II – Critical analysis of van Leeuwen C.J. et al. (1990) Fish Embryos as Teratogenicity Screens: A comparison of Embryotoxicity between Fish and Bird; Ecotoxicology and Environmental Safety 20 ,42-52.

Experiment with Danio rerio

Study description

Van Leeuwen et al. (1990) carried out a 7-days ELS test on zebrafish Danio rerio. This study on zebrafish is not a real long-term toxicity to fish experiment but we still examined the protocol description and results. Freshly spawned eggs of zebrafish were challenged with different doses of 1,3 -diethylthiourea (DETU) dissolved in water and separated by a 3.2 spacing factor. Sixty eggs were incubated in 50 mL solution for each concentration. Photoperiod was then set at 12L:12D and kept constant until the end of the experiment. Temperature was set at 25°C. Treatments were not replicated. “Embryotoxicity” and larval mortality were recorded.

We consider that this study should be quoted Klimisch 3 for a multiplicity of reasons that are detailed below.

Methodological deficiencies

Dissolved oxygen was not monitored throughout the study. This clearly is a major experimental flaw when working with fish in general. Sixty zebrafish larvae confined in 50 mL solution is indeed a significant loading rate requiring care to water oxygen level. Even if the authors state that aeration was provided, this is not sufficient proof that adequate oxygen concentrations were maintained throughout the 7-day period of the study. This is considered as a methodological deficiency.

Treatments were not replicated which is a major flaw. We wonder how mean comparisons could be performed without any replicate (e.g. how can a LOEC for mortality rate be calculated without any tank replicate ?). This is probably one of the highest concerns that can be raised about this study.

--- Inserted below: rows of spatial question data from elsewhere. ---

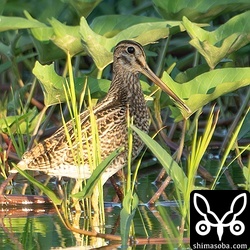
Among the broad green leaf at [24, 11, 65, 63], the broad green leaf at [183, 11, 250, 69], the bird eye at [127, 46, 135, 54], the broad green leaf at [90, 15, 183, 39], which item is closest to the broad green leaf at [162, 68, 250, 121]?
the broad green leaf at [183, 11, 250, 69]

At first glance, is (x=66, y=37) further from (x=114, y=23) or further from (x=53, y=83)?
(x=114, y=23)

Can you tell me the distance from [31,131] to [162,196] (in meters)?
0.88

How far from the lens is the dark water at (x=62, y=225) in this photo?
471 cm

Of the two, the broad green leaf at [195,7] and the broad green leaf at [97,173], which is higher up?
Answer: the broad green leaf at [195,7]

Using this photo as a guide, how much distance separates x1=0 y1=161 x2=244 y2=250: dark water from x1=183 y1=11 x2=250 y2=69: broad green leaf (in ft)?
2.38

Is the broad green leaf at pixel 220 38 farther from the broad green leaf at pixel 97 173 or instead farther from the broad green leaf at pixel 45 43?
the broad green leaf at pixel 97 173

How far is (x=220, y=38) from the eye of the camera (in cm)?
585

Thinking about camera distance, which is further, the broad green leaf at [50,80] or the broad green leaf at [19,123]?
the broad green leaf at [19,123]

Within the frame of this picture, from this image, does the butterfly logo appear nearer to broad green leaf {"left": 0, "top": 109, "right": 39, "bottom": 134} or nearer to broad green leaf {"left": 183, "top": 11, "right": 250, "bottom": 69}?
broad green leaf {"left": 183, "top": 11, "right": 250, "bottom": 69}

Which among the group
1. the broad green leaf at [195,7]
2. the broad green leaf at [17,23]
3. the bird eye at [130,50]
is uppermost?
the broad green leaf at [195,7]

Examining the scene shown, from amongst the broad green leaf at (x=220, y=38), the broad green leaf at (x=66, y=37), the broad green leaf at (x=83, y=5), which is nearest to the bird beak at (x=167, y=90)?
the broad green leaf at (x=220, y=38)

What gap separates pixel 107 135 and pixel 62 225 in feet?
2.00

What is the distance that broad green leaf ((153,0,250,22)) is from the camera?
617 cm

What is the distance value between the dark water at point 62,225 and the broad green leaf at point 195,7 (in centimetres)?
97
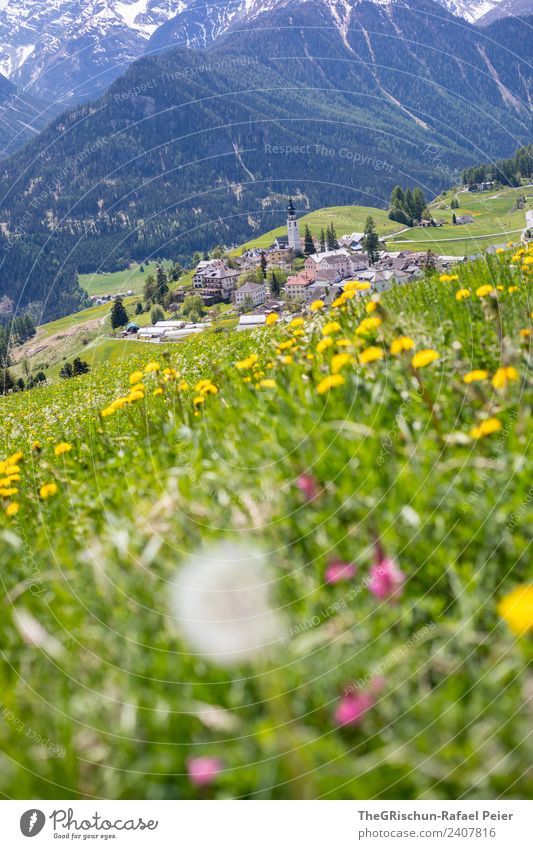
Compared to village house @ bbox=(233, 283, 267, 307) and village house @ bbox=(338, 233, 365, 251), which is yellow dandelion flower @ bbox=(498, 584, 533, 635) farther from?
village house @ bbox=(338, 233, 365, 251)

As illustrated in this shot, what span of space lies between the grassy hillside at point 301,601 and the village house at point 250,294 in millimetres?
67947

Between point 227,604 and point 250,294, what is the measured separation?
280ft

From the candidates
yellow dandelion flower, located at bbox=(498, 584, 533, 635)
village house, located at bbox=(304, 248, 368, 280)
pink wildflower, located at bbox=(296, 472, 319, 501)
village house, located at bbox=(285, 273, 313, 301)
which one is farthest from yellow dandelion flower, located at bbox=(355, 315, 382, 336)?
village house, located at bbox=(304, 248, 368, 280)

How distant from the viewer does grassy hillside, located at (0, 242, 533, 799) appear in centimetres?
255

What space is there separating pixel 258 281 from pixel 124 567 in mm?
107554

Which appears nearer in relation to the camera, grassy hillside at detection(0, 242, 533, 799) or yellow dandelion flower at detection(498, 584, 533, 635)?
yellow dandelion flower at detection(498, 584, 533, 635)

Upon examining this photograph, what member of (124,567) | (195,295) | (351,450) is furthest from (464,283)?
(195,295)

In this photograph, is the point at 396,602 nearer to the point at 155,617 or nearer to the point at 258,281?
the point at 155,617

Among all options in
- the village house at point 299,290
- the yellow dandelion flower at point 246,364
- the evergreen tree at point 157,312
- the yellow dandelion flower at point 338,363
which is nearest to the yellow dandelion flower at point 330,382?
the yellow dandelion flower at point 338,363

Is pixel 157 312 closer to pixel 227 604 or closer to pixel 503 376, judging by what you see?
pixel 503 376

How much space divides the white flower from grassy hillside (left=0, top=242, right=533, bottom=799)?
0.01m

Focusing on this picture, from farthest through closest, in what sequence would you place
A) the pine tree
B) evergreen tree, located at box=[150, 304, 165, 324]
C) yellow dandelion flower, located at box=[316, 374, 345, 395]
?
1. evergreen tree, located at box=[150, 304, 165, 324]
2. the pine tree
3. yellow dandelion flower, located at box=[316, 374, 345, 395]

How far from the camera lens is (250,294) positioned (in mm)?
86750

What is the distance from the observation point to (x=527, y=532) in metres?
3.27
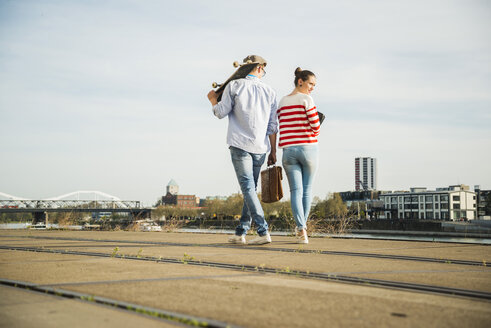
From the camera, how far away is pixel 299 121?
6.53m

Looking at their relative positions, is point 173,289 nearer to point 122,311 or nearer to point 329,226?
point 122,311

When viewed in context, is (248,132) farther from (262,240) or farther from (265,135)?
(262,240)

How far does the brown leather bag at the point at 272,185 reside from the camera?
21.6 feet

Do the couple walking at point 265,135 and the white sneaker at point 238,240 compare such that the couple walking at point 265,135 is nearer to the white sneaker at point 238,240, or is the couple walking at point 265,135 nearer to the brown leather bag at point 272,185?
the white sneaker at point 238,240

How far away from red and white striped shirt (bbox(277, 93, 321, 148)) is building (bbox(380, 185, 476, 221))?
13226 centimetres

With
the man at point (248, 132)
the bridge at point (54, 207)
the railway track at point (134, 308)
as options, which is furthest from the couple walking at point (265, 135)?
the bridge at point (54, 207)

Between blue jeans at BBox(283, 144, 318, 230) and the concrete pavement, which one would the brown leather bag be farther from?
the concrete pavement

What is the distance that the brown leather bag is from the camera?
6598 mm

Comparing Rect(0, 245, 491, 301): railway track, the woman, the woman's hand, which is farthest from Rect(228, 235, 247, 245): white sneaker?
Rect(0, 245, 491, 301): railway track

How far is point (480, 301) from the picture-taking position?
2.53 meters

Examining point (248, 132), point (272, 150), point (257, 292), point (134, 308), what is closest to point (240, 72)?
point (248, 132)

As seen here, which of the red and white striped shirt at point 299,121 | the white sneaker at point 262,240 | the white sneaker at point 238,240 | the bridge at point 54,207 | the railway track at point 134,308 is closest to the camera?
the railway track at point 134,308

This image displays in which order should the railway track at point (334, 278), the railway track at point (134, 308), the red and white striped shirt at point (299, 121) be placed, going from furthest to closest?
the red and white striped shirt at point (299, 121) → the railway track at point (334, 278) → the railway track at point (134, 308)

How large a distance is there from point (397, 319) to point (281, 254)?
2.83 metres
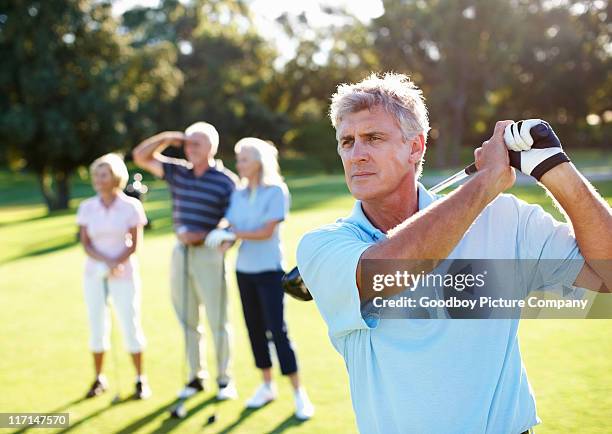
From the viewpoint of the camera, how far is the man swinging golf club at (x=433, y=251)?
1.71m

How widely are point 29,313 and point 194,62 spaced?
39.9 meters

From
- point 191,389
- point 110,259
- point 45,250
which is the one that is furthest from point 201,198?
point 45,250

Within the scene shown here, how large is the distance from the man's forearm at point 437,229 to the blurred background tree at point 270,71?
26.9 m

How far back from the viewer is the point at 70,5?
2691 cm

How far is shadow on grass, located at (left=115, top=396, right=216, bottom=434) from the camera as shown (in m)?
4.97

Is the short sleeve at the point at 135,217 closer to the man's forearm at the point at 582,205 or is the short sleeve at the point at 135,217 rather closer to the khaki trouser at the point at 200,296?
A: the khaki trouser at the point at 200,296

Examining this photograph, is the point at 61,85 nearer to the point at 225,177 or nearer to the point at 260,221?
the point at 225,177

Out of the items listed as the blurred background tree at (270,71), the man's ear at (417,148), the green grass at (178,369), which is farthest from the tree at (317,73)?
the man's ear at (417,148)

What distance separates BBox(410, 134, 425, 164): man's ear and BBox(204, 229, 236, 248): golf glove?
10.6 feet

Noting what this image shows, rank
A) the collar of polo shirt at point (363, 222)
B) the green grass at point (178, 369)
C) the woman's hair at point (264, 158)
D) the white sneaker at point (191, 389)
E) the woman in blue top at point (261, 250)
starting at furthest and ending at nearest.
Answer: the white sneaker at point (191, 389) < the woman's hair at point (264, 158) < the woman in blue top at point (261, 250) < the green grass at point (178, 369) < the collar of polo shirt at point (363, 222)

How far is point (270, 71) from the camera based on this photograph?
48.8 meters

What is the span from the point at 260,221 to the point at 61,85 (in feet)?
81.0

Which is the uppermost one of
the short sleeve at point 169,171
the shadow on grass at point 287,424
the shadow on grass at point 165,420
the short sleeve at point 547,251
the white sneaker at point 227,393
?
the short sleeve at point 169,171

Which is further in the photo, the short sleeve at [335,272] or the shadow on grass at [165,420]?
the shadow on grass at [165,420]
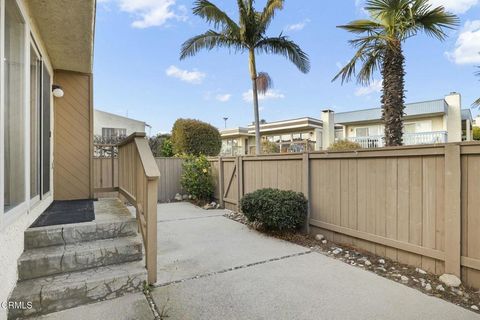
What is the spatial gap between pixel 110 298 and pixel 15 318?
0.69m

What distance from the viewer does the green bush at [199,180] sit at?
8148 mm

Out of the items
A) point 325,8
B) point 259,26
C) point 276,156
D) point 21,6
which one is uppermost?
point 325,8

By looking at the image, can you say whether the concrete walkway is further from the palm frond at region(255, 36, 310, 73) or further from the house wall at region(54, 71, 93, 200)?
the palm frond at region(255, 36, 310, 73)

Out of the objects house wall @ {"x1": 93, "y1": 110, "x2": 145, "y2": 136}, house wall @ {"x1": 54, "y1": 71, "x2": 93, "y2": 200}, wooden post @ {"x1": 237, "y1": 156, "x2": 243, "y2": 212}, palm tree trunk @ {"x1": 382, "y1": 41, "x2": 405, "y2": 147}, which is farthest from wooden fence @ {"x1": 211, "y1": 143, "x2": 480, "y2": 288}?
house wall @ {"x1": 93, "y1": 110, "x2": 145, "y2": 136}

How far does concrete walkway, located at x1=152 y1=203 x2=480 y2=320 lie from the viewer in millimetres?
2359

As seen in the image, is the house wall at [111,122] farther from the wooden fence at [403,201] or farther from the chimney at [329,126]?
the wooden fence at [403,201]

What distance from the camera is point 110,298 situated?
8.29ft

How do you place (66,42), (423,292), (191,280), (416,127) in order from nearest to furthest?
(423,292) → (191,280) → (66,42) → (416,127)

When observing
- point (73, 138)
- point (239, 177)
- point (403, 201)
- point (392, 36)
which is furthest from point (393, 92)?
point (73, 138)

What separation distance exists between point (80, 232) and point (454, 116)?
710 inches

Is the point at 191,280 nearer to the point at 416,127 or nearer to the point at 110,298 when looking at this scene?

Other methodological deficiencies include (i) absence of water temperature monitoring and (ii) absence of any analytical monitoring of the substances.

Documentation insufficient for assessment

In this section, we address the same critical remarks as in part I. We consider that the documentation provided by van Leeuwen et al. (1990) is insufficient for reliability assessment of the study on zebrafish.

Conclusions

For all these reasons, this study is classified Klimisch 3a (documentation insufficient for assessment) and 3b (significant methodological deficiencies). It is therefore disregarded for regulatory purposes under REACH regulation. We consider that the results of Van Leeuwen et al. (1990) should not be taken into account for PNEC derivation.

III - Overall conclusions

As a conclusion of the critical reviewing of Van Leeuwen et al. (1990), we consider that both studies should be both classified Klimisch 3a (documentation insufficient for assessment) and 3b (significant methodological deficiencies). They are therefore disregarded for regulatory purposes under REACH regulation.